### WORK TO BE COMPLETED
Report every line of the records beneath this task that holds the string "burst".

[RECORDED INFORMATION — start]

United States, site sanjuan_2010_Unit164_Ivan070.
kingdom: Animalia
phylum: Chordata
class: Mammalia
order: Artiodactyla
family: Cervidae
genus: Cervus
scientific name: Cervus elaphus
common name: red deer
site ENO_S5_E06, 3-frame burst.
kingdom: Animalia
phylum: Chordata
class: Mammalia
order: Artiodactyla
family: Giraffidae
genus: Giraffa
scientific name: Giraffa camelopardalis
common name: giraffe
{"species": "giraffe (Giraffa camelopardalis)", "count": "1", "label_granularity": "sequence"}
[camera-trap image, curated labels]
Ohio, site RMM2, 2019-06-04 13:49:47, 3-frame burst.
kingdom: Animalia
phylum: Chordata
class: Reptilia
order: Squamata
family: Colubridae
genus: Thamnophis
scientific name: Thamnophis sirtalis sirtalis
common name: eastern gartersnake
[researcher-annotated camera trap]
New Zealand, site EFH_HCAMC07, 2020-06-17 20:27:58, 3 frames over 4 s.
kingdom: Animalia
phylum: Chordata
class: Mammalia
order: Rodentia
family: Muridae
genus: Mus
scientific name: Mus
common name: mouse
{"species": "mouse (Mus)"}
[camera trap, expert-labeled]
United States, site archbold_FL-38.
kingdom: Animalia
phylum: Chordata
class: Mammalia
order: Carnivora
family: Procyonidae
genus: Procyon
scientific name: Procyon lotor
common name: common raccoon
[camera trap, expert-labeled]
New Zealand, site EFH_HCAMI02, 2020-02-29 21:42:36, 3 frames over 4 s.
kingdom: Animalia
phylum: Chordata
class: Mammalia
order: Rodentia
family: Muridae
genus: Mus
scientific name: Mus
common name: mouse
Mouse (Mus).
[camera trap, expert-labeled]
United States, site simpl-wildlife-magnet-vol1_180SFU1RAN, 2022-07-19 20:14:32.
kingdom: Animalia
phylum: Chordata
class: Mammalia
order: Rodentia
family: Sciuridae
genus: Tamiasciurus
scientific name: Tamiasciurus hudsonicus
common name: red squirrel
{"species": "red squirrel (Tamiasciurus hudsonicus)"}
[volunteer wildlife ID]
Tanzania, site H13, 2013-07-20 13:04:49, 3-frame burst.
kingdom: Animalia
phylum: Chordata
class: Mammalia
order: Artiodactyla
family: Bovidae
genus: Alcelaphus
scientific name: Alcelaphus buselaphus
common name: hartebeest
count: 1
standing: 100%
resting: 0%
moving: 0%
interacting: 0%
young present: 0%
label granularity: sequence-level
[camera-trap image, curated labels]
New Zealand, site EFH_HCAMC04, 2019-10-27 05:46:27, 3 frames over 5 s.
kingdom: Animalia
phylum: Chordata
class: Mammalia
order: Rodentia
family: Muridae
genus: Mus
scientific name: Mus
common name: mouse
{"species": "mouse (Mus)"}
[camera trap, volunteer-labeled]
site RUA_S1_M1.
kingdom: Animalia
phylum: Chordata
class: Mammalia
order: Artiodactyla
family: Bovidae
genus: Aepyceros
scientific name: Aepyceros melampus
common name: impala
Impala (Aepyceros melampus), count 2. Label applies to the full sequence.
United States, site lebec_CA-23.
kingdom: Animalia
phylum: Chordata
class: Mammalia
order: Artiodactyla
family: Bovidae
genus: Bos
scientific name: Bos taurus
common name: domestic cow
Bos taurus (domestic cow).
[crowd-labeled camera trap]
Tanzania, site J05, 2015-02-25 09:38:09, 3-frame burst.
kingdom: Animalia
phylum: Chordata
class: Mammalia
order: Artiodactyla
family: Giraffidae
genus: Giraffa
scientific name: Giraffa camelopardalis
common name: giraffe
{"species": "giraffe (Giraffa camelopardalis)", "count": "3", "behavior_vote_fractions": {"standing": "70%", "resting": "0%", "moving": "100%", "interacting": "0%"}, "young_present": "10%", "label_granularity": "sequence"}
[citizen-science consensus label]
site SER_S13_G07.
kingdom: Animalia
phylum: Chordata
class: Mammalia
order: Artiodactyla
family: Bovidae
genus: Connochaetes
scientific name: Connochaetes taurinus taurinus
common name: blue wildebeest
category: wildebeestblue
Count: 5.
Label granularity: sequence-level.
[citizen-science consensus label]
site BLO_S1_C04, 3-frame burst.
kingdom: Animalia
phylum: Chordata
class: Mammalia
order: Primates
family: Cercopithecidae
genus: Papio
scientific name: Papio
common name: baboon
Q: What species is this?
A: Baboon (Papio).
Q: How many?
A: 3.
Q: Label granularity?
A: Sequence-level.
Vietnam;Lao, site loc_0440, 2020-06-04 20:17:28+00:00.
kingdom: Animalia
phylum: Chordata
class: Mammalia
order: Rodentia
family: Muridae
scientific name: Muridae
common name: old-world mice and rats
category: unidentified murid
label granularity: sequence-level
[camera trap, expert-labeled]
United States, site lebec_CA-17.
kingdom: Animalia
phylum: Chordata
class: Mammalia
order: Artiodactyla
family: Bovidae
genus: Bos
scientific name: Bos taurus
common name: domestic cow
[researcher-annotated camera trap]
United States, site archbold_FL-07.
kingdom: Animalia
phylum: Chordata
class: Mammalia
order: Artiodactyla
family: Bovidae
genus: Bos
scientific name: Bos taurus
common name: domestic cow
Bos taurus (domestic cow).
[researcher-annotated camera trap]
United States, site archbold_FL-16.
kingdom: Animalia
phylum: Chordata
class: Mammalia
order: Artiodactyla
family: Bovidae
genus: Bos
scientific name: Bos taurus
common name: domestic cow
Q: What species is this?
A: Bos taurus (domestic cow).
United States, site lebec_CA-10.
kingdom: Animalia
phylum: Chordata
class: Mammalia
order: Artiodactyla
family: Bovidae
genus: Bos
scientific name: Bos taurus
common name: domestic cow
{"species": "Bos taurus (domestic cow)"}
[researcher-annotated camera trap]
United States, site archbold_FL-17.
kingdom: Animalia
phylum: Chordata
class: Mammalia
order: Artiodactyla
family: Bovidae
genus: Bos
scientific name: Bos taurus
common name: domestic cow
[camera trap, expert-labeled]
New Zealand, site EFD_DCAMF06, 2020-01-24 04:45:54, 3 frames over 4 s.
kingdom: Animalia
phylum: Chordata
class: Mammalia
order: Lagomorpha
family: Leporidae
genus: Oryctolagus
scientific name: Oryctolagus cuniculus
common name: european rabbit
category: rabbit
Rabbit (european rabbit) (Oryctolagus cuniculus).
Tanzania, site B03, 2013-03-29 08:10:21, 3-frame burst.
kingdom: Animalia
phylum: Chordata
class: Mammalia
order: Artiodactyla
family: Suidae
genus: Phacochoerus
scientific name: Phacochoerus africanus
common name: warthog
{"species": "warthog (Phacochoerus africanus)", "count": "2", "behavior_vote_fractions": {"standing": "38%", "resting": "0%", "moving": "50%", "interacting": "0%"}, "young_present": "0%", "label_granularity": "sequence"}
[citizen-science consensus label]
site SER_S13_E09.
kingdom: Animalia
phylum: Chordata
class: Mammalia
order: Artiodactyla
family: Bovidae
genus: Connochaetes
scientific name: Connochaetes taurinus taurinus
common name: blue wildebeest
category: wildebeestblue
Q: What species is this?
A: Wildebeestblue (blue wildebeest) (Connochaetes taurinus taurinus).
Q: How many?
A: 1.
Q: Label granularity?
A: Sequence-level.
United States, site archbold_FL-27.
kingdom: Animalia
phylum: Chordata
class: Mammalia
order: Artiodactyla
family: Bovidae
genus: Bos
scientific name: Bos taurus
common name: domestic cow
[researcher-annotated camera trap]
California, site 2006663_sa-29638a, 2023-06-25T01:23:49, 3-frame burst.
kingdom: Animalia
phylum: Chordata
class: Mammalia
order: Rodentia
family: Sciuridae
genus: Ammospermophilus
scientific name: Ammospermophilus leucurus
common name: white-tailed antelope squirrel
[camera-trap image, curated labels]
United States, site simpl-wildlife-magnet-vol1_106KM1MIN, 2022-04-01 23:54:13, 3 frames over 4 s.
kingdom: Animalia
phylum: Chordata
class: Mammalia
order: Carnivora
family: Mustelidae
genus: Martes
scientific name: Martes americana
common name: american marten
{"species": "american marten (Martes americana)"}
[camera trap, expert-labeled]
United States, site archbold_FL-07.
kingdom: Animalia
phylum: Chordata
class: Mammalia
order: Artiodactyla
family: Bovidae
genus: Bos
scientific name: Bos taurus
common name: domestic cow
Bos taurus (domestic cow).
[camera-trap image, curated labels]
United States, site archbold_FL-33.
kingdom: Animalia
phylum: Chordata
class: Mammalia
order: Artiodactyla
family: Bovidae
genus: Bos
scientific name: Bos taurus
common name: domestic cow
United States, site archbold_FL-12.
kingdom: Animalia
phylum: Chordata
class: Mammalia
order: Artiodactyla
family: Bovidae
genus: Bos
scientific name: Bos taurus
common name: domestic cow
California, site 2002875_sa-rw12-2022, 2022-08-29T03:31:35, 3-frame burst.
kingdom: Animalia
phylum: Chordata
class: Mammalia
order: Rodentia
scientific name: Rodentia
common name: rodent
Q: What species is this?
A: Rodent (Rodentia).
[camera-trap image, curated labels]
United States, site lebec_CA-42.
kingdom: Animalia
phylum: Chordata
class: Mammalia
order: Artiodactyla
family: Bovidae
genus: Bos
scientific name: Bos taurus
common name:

[RECORDED INFORMATION — finish]

### WRITTEN SOLUTION
site ENO_S5_E06, 3-frame burst.
Ohio, site RMM2, 2019-06-04 13:49:47, 3-frame burst.
Tanzania, site H13, 2013-07-20 13:04:49, 3-frame burst.
Tanzania, site J05, 2015-02-25 09:38:09, 3-frame burst.
site BLO_S1_C04, 3-frame burst.
Tanzania, site B03, 2013-03-29 08:10:21, 3-frame burst.
California, site 2006663_sa-29638a, 2023-06-25T01:23:49, 3-frame burst.
California, site 2002875_sa-rw12-2022, 2022-08-29T03:31:35, 3-frame burst.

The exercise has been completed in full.